KCRE & KPOD radio were amazing.  They stayed with the station all day, passing on information and letting people know what to do and where it was safe to go.  They kept a lot of people informed and out of the danger areas and the evacuation proceeded so smoothly thanks to them and all of our emergency services people like the CHP officers who were everywhere at once it seemed.

Del Norte High school and Smith River school were used to sheltered evacuees and other people headed up the hill to Hiouchi.


Sea lions on slip by Chartroom Restaurant

visitors always ignore the law about staying back from wild animals here but these guys move fast and have nasty teeth.


Lady Washington and Hawaiian Chieftan Tall Ships come here frequently

Commercial boat basin before the Tsunami

When the surges did start coming in at 8:30 AM, they were like flushing and refilling the commercial boat basin every 10 minutes for over 12 hours.  the docks shattered, boats sank or were sucked out to sea.  Those that escaped had no place to come back to and had to make their way up and down the coast to find a safe haven.

This community once had sawmills and logging but is now largely a fishing community, bringing in Dungeouness Crab, prawns and salmon, steelhead and halibut.  Some people live on their boats but many more made their living on their boats.

The Bountiful before the Tsunami, she is one of the few to survive.


Small boat marina

Commercial boat basin again.
crab pots in harbor
The harbor looking peaceful and sleepy wrapped in mist
the day after , the citizens Dock still standing.

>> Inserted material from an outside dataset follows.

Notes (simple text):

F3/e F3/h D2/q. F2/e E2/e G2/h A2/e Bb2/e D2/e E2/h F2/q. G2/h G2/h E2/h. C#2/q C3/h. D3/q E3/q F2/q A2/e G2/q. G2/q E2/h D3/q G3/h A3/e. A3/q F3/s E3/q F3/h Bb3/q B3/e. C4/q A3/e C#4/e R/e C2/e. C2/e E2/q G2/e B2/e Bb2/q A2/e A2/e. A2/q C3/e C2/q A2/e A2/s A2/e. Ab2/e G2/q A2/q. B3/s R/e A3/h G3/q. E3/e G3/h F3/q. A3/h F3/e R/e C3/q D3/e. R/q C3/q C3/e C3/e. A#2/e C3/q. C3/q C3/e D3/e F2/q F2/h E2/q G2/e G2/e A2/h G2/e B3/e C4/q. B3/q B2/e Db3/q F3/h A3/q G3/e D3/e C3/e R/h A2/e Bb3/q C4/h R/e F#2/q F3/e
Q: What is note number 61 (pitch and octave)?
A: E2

Still we were lucky, one person died as a result of being washed out while taking pictures at the Klamath river, others that were washed to sea at Pistol river made it back.  One person died on a boat in the Brookings / Harbor harbor but that was determined to be un-related to the tsunami.

After Tsunami even the parking lot was scattered with asphalt, boulders, logs and a chunk of sidewalk was missing


past missing walkway to Beacon Burger


toward south beach in Chartroom parking lot

You Think?

Already life is picking up the pieces and moving on, and our thoughts and prayers are with those in Japan who were far less lucky than we this time.